**Page excerpt**

#####

Born 1965. Education: Graduated from Eastern Washington University.

ADDRESSES:

Home—Spokane, WA. E-mail—[email protected].

CAREER:

Novelist, journalist, screenwriter, and investigative reporter. Spokesman-Review, reporter.

AWARDS, HONORS:

Member of Pulitzer Prize finalist reporting team for spot news reporting, 1992; finalist, PEN Center West Literary Nonfiction Award, 1995, for Every Knee Shall Bow: The Truth and Tragedy of Ruby Ridge and the Randy Weaver Family; Edgar Allan Poe Award, best novel, Mystery Writers of America, 2006, for Citizen Vince; National Book Award finalist, 2006, for The Zero; Livingston Award for reporters under thirty-five years of age, two-time finalist; recipient of numerous regional and national reporting and writing awards.

WRITINGS:

Every Knee Shall Bow: The Truth and Tragedy of Ruby Ridge and the Randy Weaver Family, Regan Books (New York, NY), 1995, published as Ruby Ridge, 2001.

(With Christopher Darden) In Contempt, G.K. Hall & Company (Thorndike, ME), 1996.

Over Tumbled Graves (novel), Regan Books (New York, NY), 2001.

Land of the Blind (novel), Regan Books (New York, NY), 2003.

Citizen Vince (novel), Regan Books (New York, NY), 2005.

The Zero (novel), Regan Books (New York, NY), 2006.

#####

**Task set**
a. Answer these from the writer's biography:
(i) Which university did the writer graduate from?
(ii) Which novel won the 2006 Edgar Allan Poe Award for best novel?
(iii) Under what title was Every Knee Shall Bow republished in 2001?
b. Carry on the writer's biography from its last line.
The material after this point is separate from the writer's biography.

**Dataset content**
#####

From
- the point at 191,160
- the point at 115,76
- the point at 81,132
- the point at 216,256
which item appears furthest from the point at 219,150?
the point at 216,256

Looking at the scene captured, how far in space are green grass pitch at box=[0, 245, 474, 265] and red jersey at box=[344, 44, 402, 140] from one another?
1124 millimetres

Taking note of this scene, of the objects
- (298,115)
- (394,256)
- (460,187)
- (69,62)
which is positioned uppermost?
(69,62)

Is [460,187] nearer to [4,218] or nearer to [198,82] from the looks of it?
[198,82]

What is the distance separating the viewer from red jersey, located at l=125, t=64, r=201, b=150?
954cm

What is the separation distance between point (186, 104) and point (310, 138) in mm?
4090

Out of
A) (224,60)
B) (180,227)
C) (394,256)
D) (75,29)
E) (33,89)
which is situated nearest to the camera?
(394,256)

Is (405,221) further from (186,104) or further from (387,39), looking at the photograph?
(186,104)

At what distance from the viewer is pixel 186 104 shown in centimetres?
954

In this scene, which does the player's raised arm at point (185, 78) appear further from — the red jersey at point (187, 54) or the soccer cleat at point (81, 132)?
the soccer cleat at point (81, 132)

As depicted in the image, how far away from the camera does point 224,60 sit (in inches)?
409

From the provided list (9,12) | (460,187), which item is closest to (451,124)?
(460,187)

#####

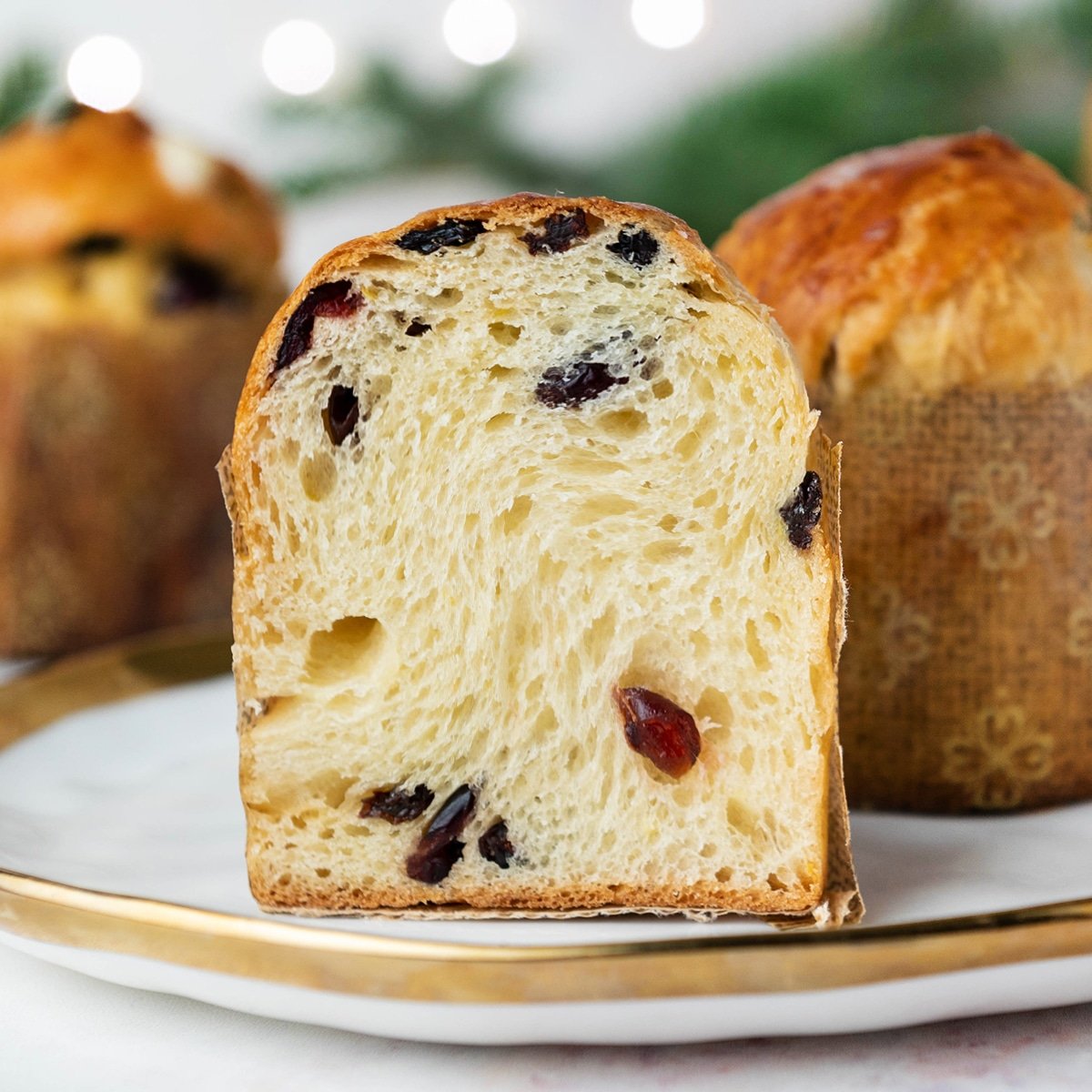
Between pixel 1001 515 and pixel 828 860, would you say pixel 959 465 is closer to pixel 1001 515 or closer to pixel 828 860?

#####

**Answers for the exercise**
a.
(i) Eastern Washington University
(ii) Citizen Vince
(iii) Ruby Ridge

b.
Walter's books have been translated into twelve languages.

ADAPTATIONS:

Ruby Ridge was adapted as a television movie, Tragedy at Ruby Ridge, in 1996; Citizen Vince is under movie option by Home Box Office (HBO).

SIDELIGHTS:

Jess Walter is a journalist who has specialized in such true crime subjects as the FBI siege at Ruby Ridge, Idaho, the trial of O.J. Simpson, and serial killers. He has also written several novels.

Walter's first book, Every Knee Shall Bow: The Truth and Tragedy of Ruby Ridge and the Randy Weaver Family, came from his coverage of the Weaver case that helped earn a Pulitzer Prize nomination for the Spokane Spokesman-Review. The book examines the case in depth. The federal government tried to coerce Idaho resident Randy Weaver, a survivalist who lived in an isolated mountain cabin, into informing on local White separatists. Unable to persuade him, they then arrested him on a gun charge. When Weaver missed a court date in connection with the case, the government stormed his cabin, killing his 14-year-old son, Samuel, and his wife Vicki as she stood on the porch holding their infant child. A deputy U.S. marshal was also killed in the raid. Walter interviewed members of the Weaver family, and provides a minute-by-minute account of the tragic siege as well as of the trials of Weaver and his accomplice.

Jeffrey Kaplan commented in Christian Century: "The strength of Walter's presentation is his neutrality. The book resonates with compassion for all who were caught up in the events at Ruby Ridge, yet that compassion never overwhelms critical judgment…. While condemning the bungled operation and the poorly executed cover-up which followed, Walter is able to draw sympathetic portraits of the federal agents involved at the scene … no less than the deaths of Vicky and Samuel Weaver."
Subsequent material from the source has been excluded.